TUBAN — Puluhan lilin menyala di Warung Kopi Buzaka, Senin (6/10/2025) malam. Ratusan pengemudi ojek online (ojol) dari berbagai komunitas berkumpul, menundukkan kepala, dan melantunkan doa bagi Affan Kurniawan (21), rekan sesama pengemudi daring yang meninggal dunia setelah tertabrak dan terlindas kendaraan taktis Brimob di kawasan Pejompongan, Jakarta, pada 28 Agustus 2025.
Tragedi yang menimpa Affan menyita perhatian publik. Pemuda sederhana itu meninggal saat melintas di sekitar lokasi demonstrasi. Ia bukan peserta aksi, melainkan tengah mengantarkan pesanan pelanggan. Namun takdir berkata lain, mobil taktis yang melaju di tengah kericuhan justru menabrak dan melindas tubuhnya.
Tubuh Affan remuk, dan ia tewas di tempat. Kabar itu menyebar cepat di kalangan pengemudi daring di seluruh Indonesia, menimbulkan gelombang duka dan kemarahan.
Empat puluh hari setelah tragedi itu, Himpunan Pengusaha Daring Indonesia (HIPDA) Kabupaten Tuban menggelar doa bersama untuk mengenang Affan.
Acara tersebut dihadiri ratusan pengemudi ojol, baik anggota HIPDA maupun dari komunitas-komunitas kecil.
Doa bersama berlangsung khidmat, ditutup dengan pemotongan tumpeng sebagai simbol kebersamaan dan harapan agar rekan-rekan ojol senantiasa diberi keselamatan.
Tak sekadar mengenang, kegiatan ini juga disertai sosialisasi keselamatan berkendara dan ketertiban umum yang diisi oleh sejumlah instansi pemerintah. Hadir di antaranya Dinas Lingkungan Hidup dan Perhubungan (DLHP), Dinas Sosial P3A PMD, Organda, Polres Tuban, serta Yayasan Nurul Hayat.
Perwakilan HIPDA Jawa Timur, Rendy Gusterry, menyebut acara ini sebagai bentuk nyata solidaritas antarojol.
“Kegiatan ini bentuk rasa duka kami untuk almarhum Affan.

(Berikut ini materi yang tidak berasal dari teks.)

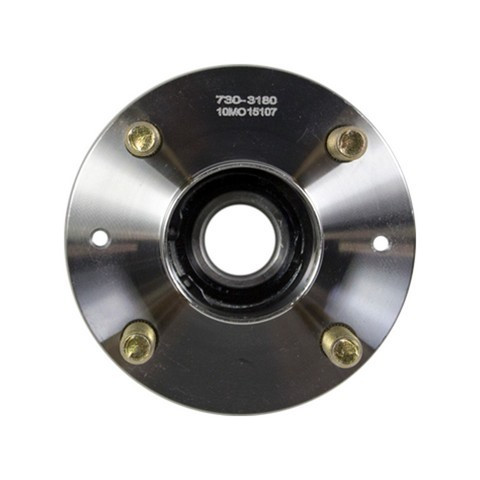GMB Wheel Bearing and Hub Assembly P/N:730-3180
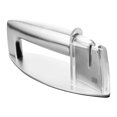 thumbnail image 1 of Aiguiseur de Couteaux en Acier Inoxydable, 1 of 2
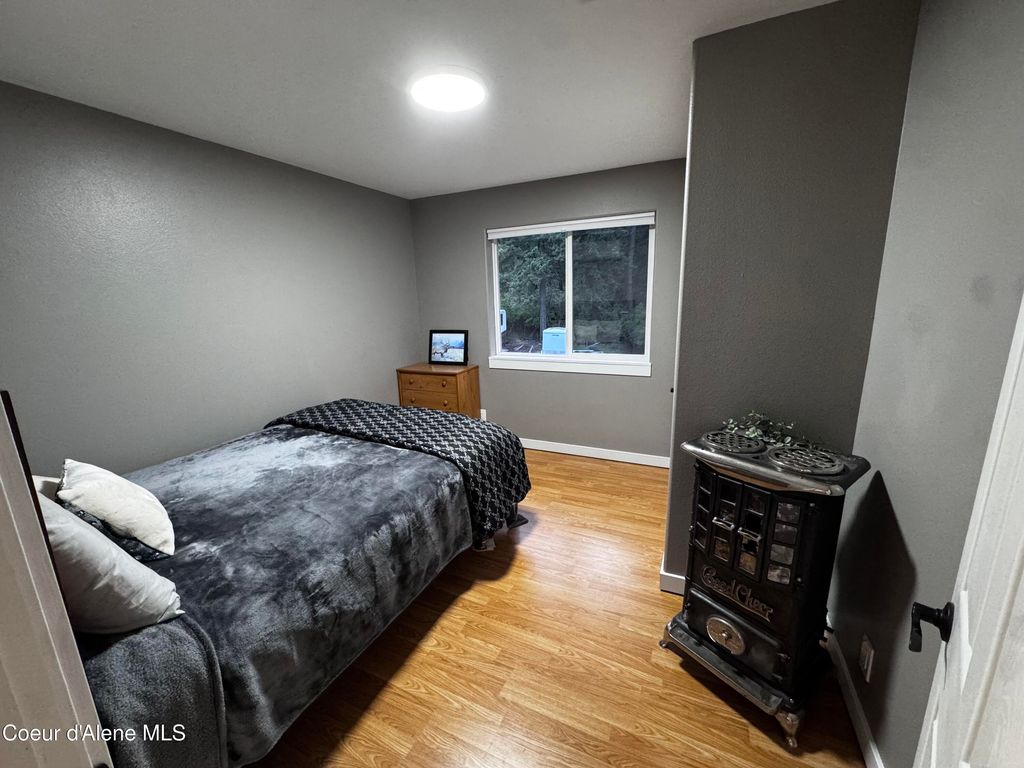 10320 N PAYMENT PEAK RD, Hauser, ID 83854 photo 50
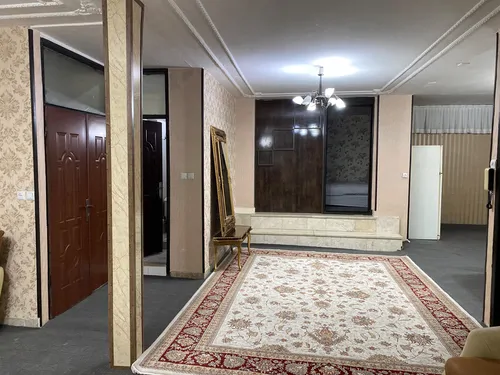 تصویر 3 - آپارتمان  مبله پارسیا (۱) در مشهد
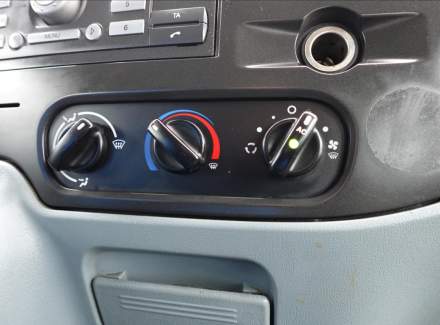 Ford - Transit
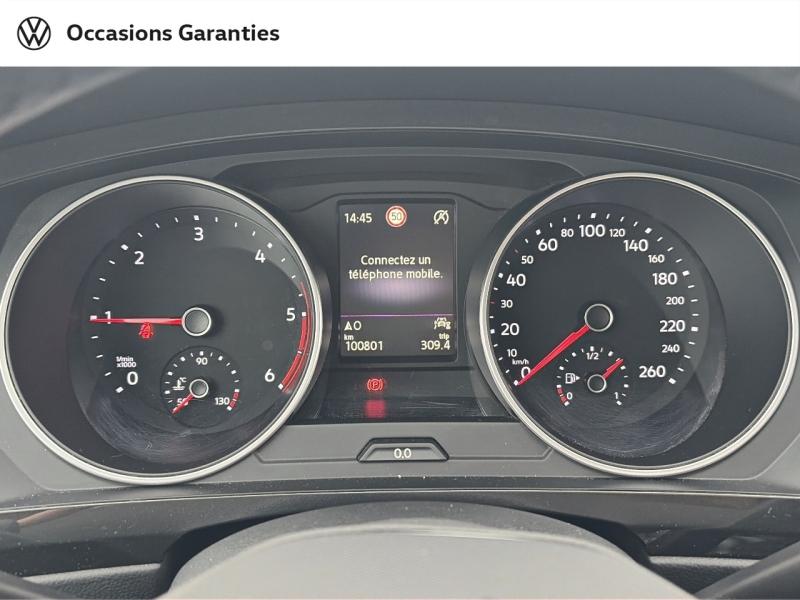 Voitures occasions VOLKSWAGEN TIGUAN Life Business Longeville-lès-Saint-Avold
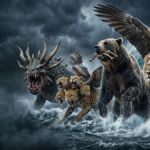 October 24, 2026 – “Monsters in Your House”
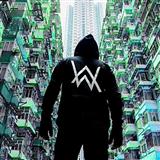 Alan Walker picture from Sing Me To Sleep released 06/30/2016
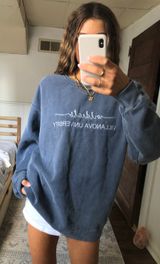 Comfort Colors Crewneck Photo 0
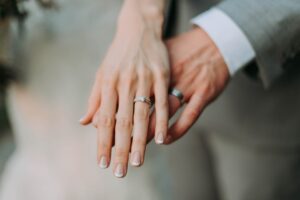 They were forced into marriage and abused. Now women facing exploitation in China have a glimmer of hope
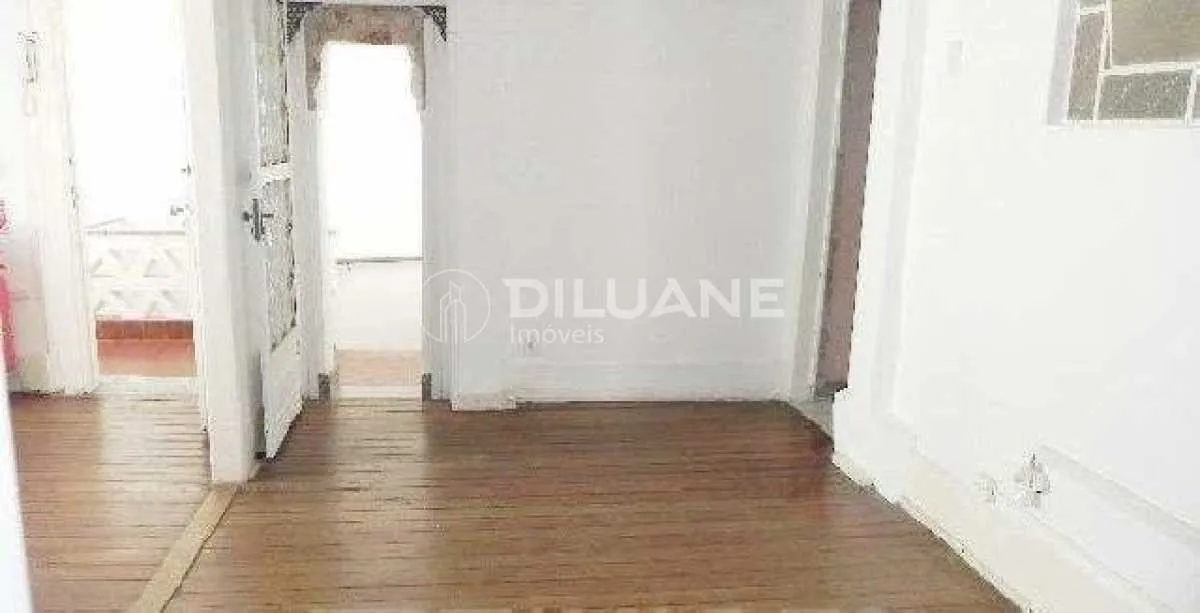 Unfurnished 1-bedroom apartment with 1 bathroom and parking — photo 13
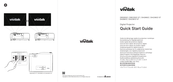 Vivitek DH2661Z Quick Start Manual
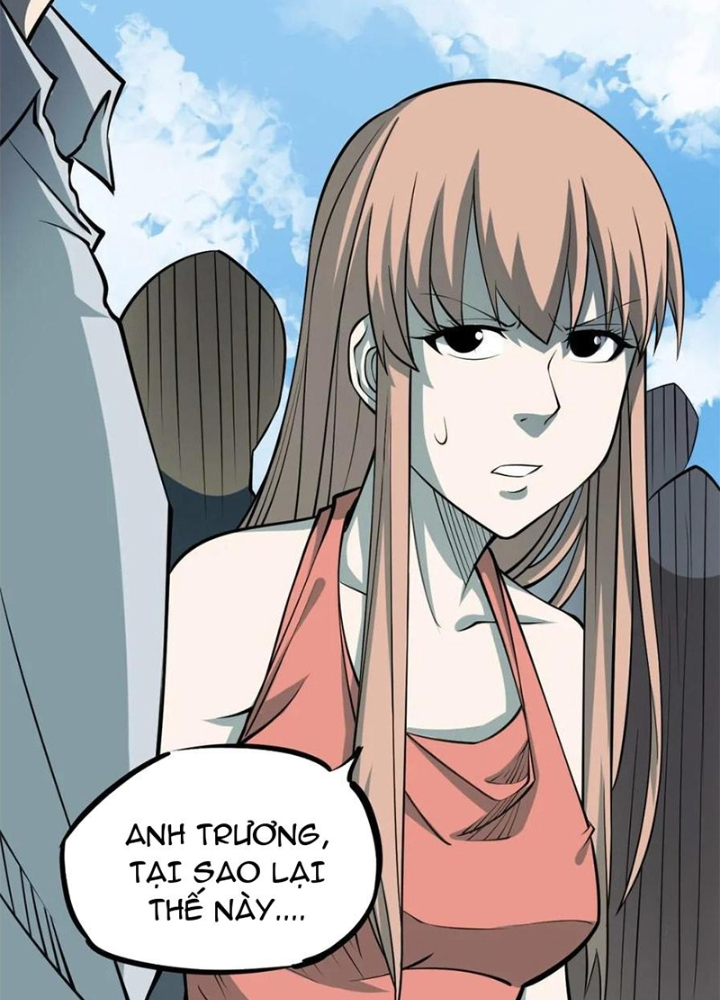 Người Thương Thuyết Cõi Âm Chapter 62 - Trang 3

Sekaligus ajang edukasi agar teman-teman lebih sadar pentingnya keselamatan di jalan,” ujarnya.
Menurut Rendy, kegiatan ini merupakan gebrakan pertama HiPDA Tuban yang diharapkan dapat mempererat sinergi antaranggota dan membuka ruang dialog antara pengemudi daring dan pemerintah daerah.
“Kami ingin HiPDA jadi wadah perjuangan, agar para mitra ojol bisa mendapat hak dan perlindungan yang layak,” tambahnya.
Sementara itu, Kanit Turjagwali Polres Tuban IPDA Rizky Dwi Prasetyo dalam sambutannya menekankan pentingnya edukasi keselamatan bagi para pengemudi daring.
“Mereka adalah kelompok yang paling sering berinteraksi di jalan. Kami berharap mereka bisa menjadi contoh dalam keselamatan berkendara,” katanya.
Rizky menegaskan, kepolisian siap bersinergi dengan HiPDA Tuban untuk kegiatan pembinaan dan edukasi lalu lintas secara berkelanjutan.
Doa untuk Affan, Pesan untuk Negeri
Affan Kurniawan telah tiada, namun kisahnya belum berakhir. Di tengah malam yang hening, doa-doa dari para pengemudi daring di Tuban menjadi saksi bahwa solidaritas rakyat kecil masih hidup, bahkan setelah nyawa mereka direnggut oleh roda kekuasaan.
“Dari Affan, kami belajar. Bahwa di jalan, kami tak hanya mencari rezeki, tapi juga memperjuangkan martabat,” kata salah satu pengemudi dengan suara lirih.
Affan telah pergi, namun semangatnya menyalakan kembali rasa persaudaraan di antara para pekerja jalanan. Di tengah hiruk pikuk negeri yang sering lupa pada rakyat kecil, malam doa itu menjadi pengingat sederhana, bahwa duka bisa menyatukan, dan solidaritas adalah cara terbaik untuk tetap manusiawi. (Hus/Tgb).